→ **WHAT TO WORK ON**
a: In the Suez Canal page, what blew the Ever Given off course?
b: Repeat word for word the part of the Suez Canal page from "var s1 = sentinel1" up to and including "a squre root.".

→ **PROVIDED PASSAGE**
++++++
After the Ever Given
Assessing the Ship traffic in the Suez Canal Using Sentinel 1 on Google Earth Engine
The Ever Given, a Panama-flagged ship that carries cargo between Asia and Europe, ran aground Tuesday in the narrow canal that runs between Africa and the Sinai Peninsula. The ship was blown off course by high winds on its way through the Suez Canal.
At 400 metres long, the Ever Given is longer than the canal is wide, and the ship became wedged firmly in both banks, completely blocking traffic.
We will attempt to use earth observation to tell this story and asses the traffic situation using Sentinel 1 imagery form ESA and Google Earth Engine cloud computing platform. GEE makes it easier to view and analyze it from above and realize the impedance to Canal navigation initiated by the Ever Given ship.
To do this:
- Import Sentinel 1 image GRD image collection on Google Earth Engine covering the area around the Suez canal
var sentinel1 = ee.ImageCollection("COPERNICUS/S1_GRD"),
geometry =
/* color: #d6cdcb */
/* shown: false */
/* displayProperties: [
{
"type": "rectangle"
}
] */
ee.Geometry.Polygon(
[[[32.07628670280444, 30.474108789352172],
[32.07628670280444, 30.152830750595967],
[32.68328133171069, 30.152830750595967],
[32.68328133171069, 30.474108789352172]]], null, false);
- Filter the image collection by date between the 2021 March 23 and 2021 March 27 and select the interferometric wide swath mode.
var s1 = sentinel1
// Filter to get images with VH polarization.
//.filter(ee.Filter.listContains('transmitterReceiverPolarisation', 'VH'))
// Filter to get images collected in interferometric wide swath mode.
.filter(ee.Filter.eq('instrumentMode', 'IW'))
.filterBounds(geometry)
.filterDate("2021-03-23","2021-03-27");
print("s1",s1)
print(s1.size())
Map.centerObject(geometry, 10);
Map.addLayer(s1, {min: -15, max: 0}, 's1')
- Now we get the distance, as determined by the specified distance metric, to the nearest non-zero valued pixel in the input. The output contains values for all pixels within the given neighborhood size, regardless of the input's mask. Note that the default distance metric returns squared distance so we have to do a squre root.
//corrode
function erode(img, distance) {
var d = (img.not().unmask(1)
.fastDistanceTransform(256).sqrt()
.multiply(ee.Image.pixelArea().sqrt()))
return img.updateMask(d.gt(distance))
}
//Swell
function dilate(img, distance) {
var d = (img.fastDistanceTransform(256).sqrt()
.multiply(ee.Image.pixelArea().sqrt()))
return d.lt(distance)
++++++
→ **DATA SHOWN**

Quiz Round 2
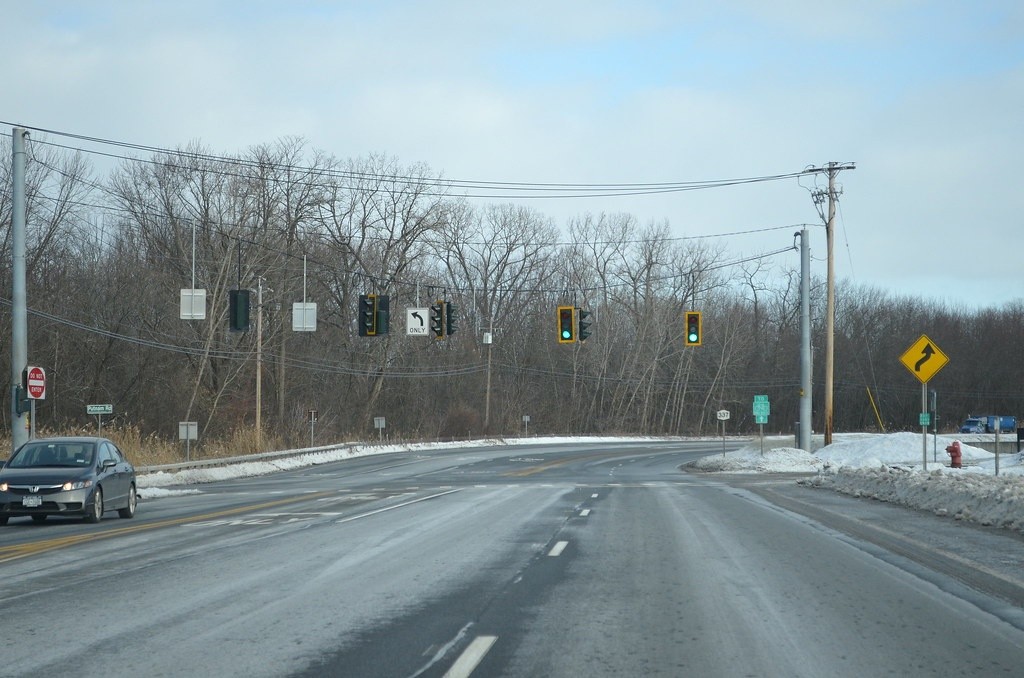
++++++
→ **SOLVED TASKS**
a: High winds.

b:
var s1 = sentinel1
// Filter to get images with VH polarization.
//.filter(ee.Filter.listContains('transmitterReceiverPolarisation', 'VH'))
// Filter to get images collected in interferometric wide swath mode.
.filter(ee.Filter.eq('instrumentMode', 'IW'))
.filterBounds(geometry)
.filterDate("2021-03-23","2021-03-27");
print("s1",s1)
print(s1.size())
Map.centerObject(geometry, 10);
Map.addLayer(s1, {min: -15, max: 0}, 's1')
- Now we get the distance, as determined by the specified distance metric, to the nearest non-zero valued pixel in the input. The output contains values for all pixels within the given neighborhood size, regardless of the input's mask. Note that the default distance metric returns squared distance so we have to do a squre root.